Weeks after three top employees of Pharmacon—Alex Vogel, Stephen Mellman, and Robert Giarrusso—are blown up aboard Vogel’s boat off Long Beach Island, speech therapist Beth Morris, whose obsessive hobby is reuniting lost dogs with their owners, gets a phone call from Daniel Simmons claiming ownership of Lucy, a yellow Lab Andy’s Tara Foundation has been sheltering. That would be perfectly normal and even great news if Beth didn’t recognize Simmons’ voice as that of Alex Vogel. At a hastily arranged reunion with Lucy, Vogel admits he escaped the blast that destroyed his boat after the two colleagues who’d been planning to launch a new company with him had already been shot. Not surprisingly, he’s arrested for their murders, leaving Andy with an awful lot of circumstantial evidence to explain.

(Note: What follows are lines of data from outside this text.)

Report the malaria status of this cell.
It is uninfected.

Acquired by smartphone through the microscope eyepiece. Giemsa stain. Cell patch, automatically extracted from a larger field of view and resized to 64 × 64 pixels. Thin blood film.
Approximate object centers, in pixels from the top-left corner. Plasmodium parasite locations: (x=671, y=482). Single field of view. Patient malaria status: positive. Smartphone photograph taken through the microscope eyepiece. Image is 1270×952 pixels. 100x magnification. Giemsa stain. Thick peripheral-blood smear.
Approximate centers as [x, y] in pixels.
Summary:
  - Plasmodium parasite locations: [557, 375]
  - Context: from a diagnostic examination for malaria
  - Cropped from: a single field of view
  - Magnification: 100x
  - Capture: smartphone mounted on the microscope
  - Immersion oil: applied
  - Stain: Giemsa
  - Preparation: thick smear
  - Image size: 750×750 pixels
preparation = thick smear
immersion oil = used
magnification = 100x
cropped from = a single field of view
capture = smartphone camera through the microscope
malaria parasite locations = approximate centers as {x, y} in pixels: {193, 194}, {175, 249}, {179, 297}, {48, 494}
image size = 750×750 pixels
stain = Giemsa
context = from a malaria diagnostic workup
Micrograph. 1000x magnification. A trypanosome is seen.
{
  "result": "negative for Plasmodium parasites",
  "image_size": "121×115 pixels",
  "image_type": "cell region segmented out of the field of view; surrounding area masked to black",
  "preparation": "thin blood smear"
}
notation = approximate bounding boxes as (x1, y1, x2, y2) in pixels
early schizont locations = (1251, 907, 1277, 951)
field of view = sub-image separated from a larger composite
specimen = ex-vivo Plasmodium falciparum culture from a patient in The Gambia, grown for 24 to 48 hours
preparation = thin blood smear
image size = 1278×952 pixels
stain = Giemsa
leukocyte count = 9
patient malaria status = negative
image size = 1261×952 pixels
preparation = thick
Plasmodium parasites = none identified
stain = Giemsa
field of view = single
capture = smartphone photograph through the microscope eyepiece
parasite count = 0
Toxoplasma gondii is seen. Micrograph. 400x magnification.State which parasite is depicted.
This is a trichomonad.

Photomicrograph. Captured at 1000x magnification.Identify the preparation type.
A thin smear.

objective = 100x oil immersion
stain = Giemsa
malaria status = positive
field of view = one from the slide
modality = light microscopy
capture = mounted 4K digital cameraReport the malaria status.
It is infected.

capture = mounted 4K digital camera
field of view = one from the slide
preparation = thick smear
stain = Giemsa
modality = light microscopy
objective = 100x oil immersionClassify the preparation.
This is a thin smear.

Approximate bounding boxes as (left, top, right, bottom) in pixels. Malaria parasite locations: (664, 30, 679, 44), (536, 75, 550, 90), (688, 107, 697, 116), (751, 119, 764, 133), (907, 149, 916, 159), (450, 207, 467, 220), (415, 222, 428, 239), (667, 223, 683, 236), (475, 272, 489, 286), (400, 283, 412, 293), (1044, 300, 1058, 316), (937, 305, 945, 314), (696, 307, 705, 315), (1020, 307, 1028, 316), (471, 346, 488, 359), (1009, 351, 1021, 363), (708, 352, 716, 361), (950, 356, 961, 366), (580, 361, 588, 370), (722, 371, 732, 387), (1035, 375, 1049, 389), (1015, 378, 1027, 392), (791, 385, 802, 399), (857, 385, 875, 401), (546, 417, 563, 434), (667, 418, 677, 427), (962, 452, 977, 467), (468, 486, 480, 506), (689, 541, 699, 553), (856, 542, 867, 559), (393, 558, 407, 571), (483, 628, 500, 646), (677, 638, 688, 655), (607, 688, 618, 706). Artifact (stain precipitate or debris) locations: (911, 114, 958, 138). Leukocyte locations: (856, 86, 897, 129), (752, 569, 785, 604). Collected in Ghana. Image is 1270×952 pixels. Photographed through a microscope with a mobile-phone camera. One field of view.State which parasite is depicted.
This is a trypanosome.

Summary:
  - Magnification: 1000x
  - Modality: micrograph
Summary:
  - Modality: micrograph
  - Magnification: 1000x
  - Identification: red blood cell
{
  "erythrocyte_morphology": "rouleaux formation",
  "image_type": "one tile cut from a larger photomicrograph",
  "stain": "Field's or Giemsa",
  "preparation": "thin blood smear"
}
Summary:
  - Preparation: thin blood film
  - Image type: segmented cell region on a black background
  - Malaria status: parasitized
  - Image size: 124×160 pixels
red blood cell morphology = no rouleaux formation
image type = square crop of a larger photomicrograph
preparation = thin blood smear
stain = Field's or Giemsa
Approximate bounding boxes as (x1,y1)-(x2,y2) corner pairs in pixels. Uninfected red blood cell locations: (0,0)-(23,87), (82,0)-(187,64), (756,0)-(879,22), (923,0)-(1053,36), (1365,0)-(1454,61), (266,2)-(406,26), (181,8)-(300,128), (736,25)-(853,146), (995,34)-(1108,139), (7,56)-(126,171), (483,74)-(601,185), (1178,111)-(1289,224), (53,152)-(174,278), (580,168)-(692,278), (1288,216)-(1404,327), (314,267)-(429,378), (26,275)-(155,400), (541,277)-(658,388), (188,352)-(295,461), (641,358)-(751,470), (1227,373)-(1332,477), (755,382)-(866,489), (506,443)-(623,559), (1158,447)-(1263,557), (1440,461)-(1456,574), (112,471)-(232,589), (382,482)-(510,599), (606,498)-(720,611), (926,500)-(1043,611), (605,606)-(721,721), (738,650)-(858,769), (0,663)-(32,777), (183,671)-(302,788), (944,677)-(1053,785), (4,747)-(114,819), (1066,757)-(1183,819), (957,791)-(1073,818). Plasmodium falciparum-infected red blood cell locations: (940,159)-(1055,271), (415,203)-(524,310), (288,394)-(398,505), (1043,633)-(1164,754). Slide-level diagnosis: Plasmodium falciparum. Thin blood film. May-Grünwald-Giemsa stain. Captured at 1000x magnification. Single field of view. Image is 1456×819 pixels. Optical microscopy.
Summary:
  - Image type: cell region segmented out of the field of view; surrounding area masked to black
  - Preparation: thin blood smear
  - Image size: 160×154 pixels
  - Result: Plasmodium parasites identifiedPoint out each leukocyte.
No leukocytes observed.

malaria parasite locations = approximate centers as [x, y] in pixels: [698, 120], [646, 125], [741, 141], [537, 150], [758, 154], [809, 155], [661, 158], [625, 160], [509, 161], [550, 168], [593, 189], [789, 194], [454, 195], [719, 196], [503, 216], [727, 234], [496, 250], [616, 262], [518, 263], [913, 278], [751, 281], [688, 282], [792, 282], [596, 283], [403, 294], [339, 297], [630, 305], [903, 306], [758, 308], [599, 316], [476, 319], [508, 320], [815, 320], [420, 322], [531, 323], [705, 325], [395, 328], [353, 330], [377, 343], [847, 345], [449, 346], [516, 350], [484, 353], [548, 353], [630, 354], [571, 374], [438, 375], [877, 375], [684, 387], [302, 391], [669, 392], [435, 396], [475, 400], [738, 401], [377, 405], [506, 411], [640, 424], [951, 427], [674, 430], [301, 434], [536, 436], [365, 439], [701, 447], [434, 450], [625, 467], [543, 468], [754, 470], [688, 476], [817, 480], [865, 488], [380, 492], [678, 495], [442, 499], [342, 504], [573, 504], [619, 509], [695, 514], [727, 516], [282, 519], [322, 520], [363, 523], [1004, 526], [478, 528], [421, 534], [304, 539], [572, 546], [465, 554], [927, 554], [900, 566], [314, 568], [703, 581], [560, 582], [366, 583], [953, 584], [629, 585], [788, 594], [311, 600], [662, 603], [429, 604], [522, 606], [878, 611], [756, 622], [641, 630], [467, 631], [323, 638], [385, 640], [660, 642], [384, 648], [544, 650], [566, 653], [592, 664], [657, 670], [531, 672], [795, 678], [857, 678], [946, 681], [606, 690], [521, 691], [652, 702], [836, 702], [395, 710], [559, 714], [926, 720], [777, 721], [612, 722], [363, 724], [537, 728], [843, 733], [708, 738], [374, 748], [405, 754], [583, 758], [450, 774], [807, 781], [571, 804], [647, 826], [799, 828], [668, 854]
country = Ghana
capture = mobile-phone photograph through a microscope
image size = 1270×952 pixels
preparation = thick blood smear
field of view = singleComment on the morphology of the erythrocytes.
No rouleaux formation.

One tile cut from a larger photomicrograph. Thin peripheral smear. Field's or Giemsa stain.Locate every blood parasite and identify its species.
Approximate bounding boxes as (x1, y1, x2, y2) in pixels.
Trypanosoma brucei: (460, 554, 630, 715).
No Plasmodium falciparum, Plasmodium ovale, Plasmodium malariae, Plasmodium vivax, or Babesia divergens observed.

Since Rosenfelt obligingly identifies the real killers as Charlie Phillips and Orlando Bledsoe and since Vogel had recently been dating Carla D’Antoni, the late girlfriend of premier New Jersey mobster Joseph Russo Jr., the only mystery is what pharmaceutical secret provided the motive for the murder. And even that secret is broadly hinted when Pharmacon Founder and CEO Eric Buckner tells Andy that the company’s on the verge of releasing Loraxil, a medication for antibiotic-resistant infections. The resulting complications will appeal mainly to readers sheltering in place over their fears of other infections today’s headlines might have told them about.
One of Rosenfelt’s least suspenseful cases despite its unsettlingly serendipitous relevance to the COVID-19 pandemic.